» Aim of the task: Print, exactly as they appear in the listing below, the lines from the line with "site RUA_S1_M45." to the line with "scientific name: Tapirus indicus", with both end lines kept.

--- START ---

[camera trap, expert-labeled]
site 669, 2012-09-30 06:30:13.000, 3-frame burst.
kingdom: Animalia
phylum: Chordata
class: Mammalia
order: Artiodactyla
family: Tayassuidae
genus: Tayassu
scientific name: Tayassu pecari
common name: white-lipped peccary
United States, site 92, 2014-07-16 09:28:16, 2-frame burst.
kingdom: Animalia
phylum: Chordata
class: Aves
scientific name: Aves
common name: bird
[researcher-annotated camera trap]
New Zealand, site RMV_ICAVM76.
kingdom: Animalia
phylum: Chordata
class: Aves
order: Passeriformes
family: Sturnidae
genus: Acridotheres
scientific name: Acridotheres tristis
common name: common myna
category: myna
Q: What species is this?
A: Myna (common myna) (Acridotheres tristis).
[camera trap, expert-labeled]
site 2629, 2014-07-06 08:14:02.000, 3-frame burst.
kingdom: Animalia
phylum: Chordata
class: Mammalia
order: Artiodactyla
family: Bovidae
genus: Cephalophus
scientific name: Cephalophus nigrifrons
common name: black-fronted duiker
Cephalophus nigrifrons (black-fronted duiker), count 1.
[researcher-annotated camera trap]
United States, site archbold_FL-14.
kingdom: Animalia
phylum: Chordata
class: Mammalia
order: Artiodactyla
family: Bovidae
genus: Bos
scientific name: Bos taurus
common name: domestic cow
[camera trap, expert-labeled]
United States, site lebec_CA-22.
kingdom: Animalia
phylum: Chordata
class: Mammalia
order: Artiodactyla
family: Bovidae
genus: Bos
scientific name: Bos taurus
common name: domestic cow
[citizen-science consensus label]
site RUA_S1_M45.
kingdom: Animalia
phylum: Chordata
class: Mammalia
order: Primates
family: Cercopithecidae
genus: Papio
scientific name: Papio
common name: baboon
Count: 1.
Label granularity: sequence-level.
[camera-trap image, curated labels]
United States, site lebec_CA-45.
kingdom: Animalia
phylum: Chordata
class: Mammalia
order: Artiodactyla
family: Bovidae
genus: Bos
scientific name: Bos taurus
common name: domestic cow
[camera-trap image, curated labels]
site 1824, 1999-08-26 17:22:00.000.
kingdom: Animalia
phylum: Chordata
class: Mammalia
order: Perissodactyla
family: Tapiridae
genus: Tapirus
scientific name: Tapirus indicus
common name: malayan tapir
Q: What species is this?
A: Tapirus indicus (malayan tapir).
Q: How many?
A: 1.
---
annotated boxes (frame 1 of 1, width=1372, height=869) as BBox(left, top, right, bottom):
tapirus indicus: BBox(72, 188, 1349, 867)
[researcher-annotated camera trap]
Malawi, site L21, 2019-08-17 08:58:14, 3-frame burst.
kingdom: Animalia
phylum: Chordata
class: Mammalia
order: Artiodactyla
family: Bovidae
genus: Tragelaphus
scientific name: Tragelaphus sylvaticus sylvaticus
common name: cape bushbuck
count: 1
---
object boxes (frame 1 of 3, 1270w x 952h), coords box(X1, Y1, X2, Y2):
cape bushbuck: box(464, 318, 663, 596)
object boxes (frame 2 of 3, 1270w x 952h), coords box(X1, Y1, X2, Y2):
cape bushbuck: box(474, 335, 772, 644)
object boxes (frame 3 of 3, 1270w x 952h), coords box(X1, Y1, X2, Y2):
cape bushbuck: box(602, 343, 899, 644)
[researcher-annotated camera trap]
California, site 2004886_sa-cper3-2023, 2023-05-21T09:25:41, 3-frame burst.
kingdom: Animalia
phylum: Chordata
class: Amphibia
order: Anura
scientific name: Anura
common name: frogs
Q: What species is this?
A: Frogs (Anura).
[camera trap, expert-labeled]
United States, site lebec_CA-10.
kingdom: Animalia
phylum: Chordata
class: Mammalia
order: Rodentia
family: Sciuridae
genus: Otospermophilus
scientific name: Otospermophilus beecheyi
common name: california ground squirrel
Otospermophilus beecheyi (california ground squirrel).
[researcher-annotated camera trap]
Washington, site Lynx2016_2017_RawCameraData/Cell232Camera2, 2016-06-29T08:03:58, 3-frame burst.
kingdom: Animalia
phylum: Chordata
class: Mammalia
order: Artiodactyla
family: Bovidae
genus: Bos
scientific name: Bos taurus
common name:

--- END ---

» Response to this task:
site RUA_S1_M45.
kingdom: Animalia
phylum: Chordata
class: Mammalia
order: Primates
family: Cercopithecidae
genus: Papio
scientific name: Papio
common name: baboon
Count: 1.
Label granularity: sequence-level.
[camera-trap image, curated labels]
United States, site lebec_CA-45.
kingdom: Animalia
phylum: Chordata
class: Mammalia
order: Artiodactyla
family: Bovidae
genus: Bos
scientific name: Bos taurus
common name: domestic cow
[camera-trap image, curated labels]
site 1824, 1999-08-26 17:22:00.000.
kingdom: Animalia
phylum: Chordata
class: Mammalia
order: Perissodactyla
family: Tapiridae
genus: Tapirus
scientific name: Tapirus indicus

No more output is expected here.